Priyajit Sen

Intrinsic Coincident Linear Polarimetry using Stacked Organic Photovoltaics.

Polarimetry has widespread applications within atmospheric sensing, telecommunications, biomedical imaging, and target detection. Several existing methods of imaging polarimetry trade off the sensors spatial resolution for polarimetric resolution, and often have some form of spatial registration error. To mitigate these issues, we have developed a system using oriented polymer-based organic photovoltaics (OPVs) that can preferentially absorb linearly polarized light. Additionally, the OPV cells can be made semitransparent, enabling multiple detectors to be cascaded along the same optical axis. Since each device performs a partial polarization measurement of the same incident beam, high temporal resolution is maintained with the potential for inherent spatial registration. In this paper, a Mueller matrix model of the stacked OPV design is provided. Based on this model, a calibration technique is developed and presented. This calibration technique and model are validated with experimental data, taken with a cascaded three cell OPV Stokes polarimeter, capable of measuring incident linear polarization states. Our results indicate polarization measurement error of 1.2% RMS and an average absolute radiometric accuracy of 2.2% for the demonstrated polarimeter.

Complete intrinsic coincident polarimetry using stacked organic photovoltaics

Measuring the 2 dimensional Stokes vector, to determine the polarization state of light, finds application in multiple areas, including the characterization of aerosol size distributions, target identification, quality control by evaluating the distribution of stress birefringence, resolving data channels in telecommunications, and for evaluating biological tissues in medical imaging. Conventional methods, such as channeled and division of focal plane polarimeters, usually limit spatial resolution, while others, like division of aperture or division of amplitude polarimeters, have higher complexity and less compactness. To help solve these issues, we have developed a system that uses semitransparent organic photovoltaics (OPVs) as photodetectors. The active area of the devices consist of biaxially oriented polymer films, which enables the device to preferentially absorb certain polarized states of incident light, depending on the orientation of the polymer chains. Taking advantage of the cells’ transparency and ease of processing, compared to inorganic materials, enables multiple devices to be “stacked” along the optical axis. Presently, experiments have been conducted to detect linear polarization states of light. We use three stacked OPVs, where each device can measure one of the first three Stokes parameters simultaneously, thereby ensuring high spatial and temporal resolution with inherent spatial registration. In this paper, the fabrication of the OPVs and the design and calibration technique is documented, along with experimental data, supporting the hypothesis.

[Stored data]:

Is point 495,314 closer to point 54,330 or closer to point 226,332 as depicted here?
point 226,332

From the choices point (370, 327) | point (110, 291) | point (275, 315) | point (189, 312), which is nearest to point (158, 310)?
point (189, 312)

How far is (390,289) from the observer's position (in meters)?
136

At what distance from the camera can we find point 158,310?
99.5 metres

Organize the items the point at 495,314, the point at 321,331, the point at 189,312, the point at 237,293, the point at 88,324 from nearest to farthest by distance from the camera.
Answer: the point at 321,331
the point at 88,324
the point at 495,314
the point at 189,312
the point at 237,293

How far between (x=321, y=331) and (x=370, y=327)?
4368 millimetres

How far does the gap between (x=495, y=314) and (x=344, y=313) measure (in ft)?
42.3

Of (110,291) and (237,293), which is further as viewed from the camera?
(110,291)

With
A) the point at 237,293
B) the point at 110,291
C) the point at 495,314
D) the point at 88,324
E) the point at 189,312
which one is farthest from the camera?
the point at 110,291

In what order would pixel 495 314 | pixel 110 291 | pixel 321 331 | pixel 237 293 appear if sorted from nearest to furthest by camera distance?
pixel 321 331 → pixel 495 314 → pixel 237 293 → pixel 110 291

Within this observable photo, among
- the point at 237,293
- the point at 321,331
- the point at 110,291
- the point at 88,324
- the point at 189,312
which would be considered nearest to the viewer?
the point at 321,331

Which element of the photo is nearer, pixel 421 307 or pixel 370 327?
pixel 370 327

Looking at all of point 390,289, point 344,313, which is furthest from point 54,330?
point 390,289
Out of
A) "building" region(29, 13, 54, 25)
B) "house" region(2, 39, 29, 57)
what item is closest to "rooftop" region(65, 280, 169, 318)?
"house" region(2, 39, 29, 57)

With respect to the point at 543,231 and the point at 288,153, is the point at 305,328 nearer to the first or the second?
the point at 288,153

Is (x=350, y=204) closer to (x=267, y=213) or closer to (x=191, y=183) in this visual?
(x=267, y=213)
==
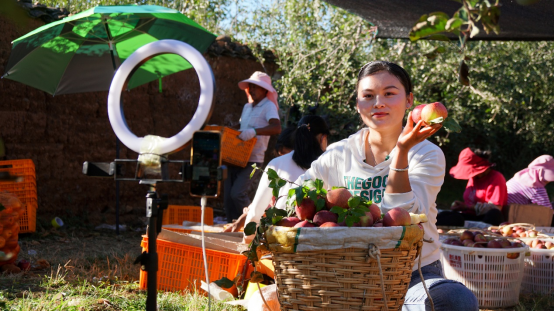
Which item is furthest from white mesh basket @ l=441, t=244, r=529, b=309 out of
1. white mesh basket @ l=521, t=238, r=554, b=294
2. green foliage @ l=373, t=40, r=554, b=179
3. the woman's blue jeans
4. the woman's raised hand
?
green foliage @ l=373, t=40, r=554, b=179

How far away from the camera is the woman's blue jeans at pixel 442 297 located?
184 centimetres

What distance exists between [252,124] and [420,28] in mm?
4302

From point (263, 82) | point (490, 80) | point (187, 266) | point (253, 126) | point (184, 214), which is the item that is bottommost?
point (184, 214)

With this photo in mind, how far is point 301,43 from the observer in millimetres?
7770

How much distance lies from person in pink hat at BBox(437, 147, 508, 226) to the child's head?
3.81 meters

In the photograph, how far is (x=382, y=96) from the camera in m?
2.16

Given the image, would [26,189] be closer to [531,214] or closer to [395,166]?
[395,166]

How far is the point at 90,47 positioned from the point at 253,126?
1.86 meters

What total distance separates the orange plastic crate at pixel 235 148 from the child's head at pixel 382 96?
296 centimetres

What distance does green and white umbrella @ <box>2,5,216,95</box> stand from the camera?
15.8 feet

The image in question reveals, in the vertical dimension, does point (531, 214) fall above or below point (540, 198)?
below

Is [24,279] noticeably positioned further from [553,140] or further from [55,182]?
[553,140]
* * *
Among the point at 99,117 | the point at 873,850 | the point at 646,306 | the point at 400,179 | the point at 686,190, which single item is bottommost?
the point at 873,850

[Exercise prompt]: Please list every application area for polarimetry named in the first abstract of the text on stacked organic photovoltaic polarimeters.

[Problem solution]:
- Atmospheric sensing
- Telecommunications
- Biomedical imaging
- Target detection